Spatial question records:
------

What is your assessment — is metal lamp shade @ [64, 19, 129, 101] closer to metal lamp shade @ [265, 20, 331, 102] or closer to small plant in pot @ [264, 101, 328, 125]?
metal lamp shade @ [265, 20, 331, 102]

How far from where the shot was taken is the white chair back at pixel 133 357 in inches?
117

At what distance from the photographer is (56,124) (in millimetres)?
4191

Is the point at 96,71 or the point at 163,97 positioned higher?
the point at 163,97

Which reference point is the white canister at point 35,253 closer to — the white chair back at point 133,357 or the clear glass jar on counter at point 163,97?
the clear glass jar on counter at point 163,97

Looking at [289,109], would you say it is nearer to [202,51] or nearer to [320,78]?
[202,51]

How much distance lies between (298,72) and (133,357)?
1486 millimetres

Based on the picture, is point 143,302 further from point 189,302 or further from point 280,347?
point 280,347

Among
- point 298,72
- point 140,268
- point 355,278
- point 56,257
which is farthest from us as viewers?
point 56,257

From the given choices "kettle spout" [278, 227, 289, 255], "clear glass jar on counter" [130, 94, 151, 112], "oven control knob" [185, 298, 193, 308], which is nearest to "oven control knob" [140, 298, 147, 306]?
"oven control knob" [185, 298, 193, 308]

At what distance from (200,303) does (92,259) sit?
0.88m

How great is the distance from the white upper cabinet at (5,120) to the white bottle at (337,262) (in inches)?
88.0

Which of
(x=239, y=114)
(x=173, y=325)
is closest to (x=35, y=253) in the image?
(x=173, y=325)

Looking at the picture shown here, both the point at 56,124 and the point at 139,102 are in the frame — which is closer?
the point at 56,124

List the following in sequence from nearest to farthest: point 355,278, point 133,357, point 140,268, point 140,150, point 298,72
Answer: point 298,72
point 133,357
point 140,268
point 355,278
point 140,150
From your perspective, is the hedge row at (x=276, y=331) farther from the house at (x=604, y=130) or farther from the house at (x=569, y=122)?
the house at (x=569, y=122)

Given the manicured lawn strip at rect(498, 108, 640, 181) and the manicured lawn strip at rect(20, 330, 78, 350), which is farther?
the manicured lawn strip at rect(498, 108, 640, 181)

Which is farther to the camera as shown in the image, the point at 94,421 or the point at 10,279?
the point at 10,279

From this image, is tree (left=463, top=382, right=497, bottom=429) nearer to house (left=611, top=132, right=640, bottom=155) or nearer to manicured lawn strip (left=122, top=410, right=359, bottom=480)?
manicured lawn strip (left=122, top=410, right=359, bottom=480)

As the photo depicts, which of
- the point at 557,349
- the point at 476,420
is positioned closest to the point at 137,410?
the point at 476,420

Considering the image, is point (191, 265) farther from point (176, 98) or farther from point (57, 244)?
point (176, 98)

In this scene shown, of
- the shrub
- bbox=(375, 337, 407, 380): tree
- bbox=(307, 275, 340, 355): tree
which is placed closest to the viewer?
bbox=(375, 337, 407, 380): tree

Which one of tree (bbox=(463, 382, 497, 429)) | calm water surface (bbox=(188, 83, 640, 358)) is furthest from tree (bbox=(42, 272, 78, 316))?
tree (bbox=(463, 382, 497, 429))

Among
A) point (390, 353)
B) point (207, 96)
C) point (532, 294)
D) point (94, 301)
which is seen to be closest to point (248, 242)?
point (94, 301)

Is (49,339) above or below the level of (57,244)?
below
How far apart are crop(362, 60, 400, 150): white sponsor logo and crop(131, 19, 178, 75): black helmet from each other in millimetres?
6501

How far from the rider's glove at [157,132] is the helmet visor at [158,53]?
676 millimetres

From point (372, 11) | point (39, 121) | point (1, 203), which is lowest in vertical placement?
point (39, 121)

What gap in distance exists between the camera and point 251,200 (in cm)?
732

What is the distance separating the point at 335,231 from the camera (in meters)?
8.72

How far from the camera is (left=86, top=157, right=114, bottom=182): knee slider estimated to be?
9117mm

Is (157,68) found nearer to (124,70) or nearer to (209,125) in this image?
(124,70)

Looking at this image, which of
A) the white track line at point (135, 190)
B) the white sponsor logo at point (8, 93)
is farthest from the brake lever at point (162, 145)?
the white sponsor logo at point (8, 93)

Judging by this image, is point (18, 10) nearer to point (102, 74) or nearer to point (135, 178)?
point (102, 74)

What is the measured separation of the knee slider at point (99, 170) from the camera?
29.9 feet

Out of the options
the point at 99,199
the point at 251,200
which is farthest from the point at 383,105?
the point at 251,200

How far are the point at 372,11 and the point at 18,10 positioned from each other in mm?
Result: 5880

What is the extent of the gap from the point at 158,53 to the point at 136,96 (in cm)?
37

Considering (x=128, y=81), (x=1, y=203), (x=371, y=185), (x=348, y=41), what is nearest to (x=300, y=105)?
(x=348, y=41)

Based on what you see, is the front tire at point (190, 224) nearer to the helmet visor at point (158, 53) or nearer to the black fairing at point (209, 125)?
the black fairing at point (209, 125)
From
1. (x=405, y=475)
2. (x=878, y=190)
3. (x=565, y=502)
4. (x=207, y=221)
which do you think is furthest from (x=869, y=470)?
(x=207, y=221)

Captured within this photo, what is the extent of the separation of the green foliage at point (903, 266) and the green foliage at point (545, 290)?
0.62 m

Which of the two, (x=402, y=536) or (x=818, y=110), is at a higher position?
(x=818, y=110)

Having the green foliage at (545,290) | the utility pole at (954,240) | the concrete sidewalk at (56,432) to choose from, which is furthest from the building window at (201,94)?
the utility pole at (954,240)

------

● **Stated task**
Look above for the line that holds "How far are", then copy it and each line after it exactly, through the last line of the data.

● **Expected answer**
How far are the point at 372,11 and the point at 18,10 positioned from each other in mm?
Result: 5880

What is the extent of the gap from the point at 158,53 to the point at 136,96 (in cm)?
37

Considering (x=128, y=81), (x=1, y=203), (x=371, y=185), (x=348, y=41), what is nearest to (x=300, y=105)?
(x=348, y=41)

Based on what you see, is the front tire at point (190, 224) nearer to the helmet visor at point (158, 53) or nearer to the black fairing at point (209, 125)?
the black fairing at point (209, 125)
From
1. (x=405, y=475)
2. (x=878, y=190)
3. (x=565, y=502)
4. (x=207, y=221)
which do you think is furthest from (x=869, y=470)?
(x=207, y=221)

Captured within this photo, what is the extent of the separation of the green foliage at point (903, 266) and the green foliage at point (545, 290)?
0.62 m

Which of the two, (x=402, y=536) or (x=818, y=110), is at a higher position?
(x=818, y=110)

Having the green foliage at (545,290) | the utility pole at (954,240) | the concrete sidewalk at (56,432) to choose from, which is furthest from the building window at (201,94)?
the utility pole at (954,240)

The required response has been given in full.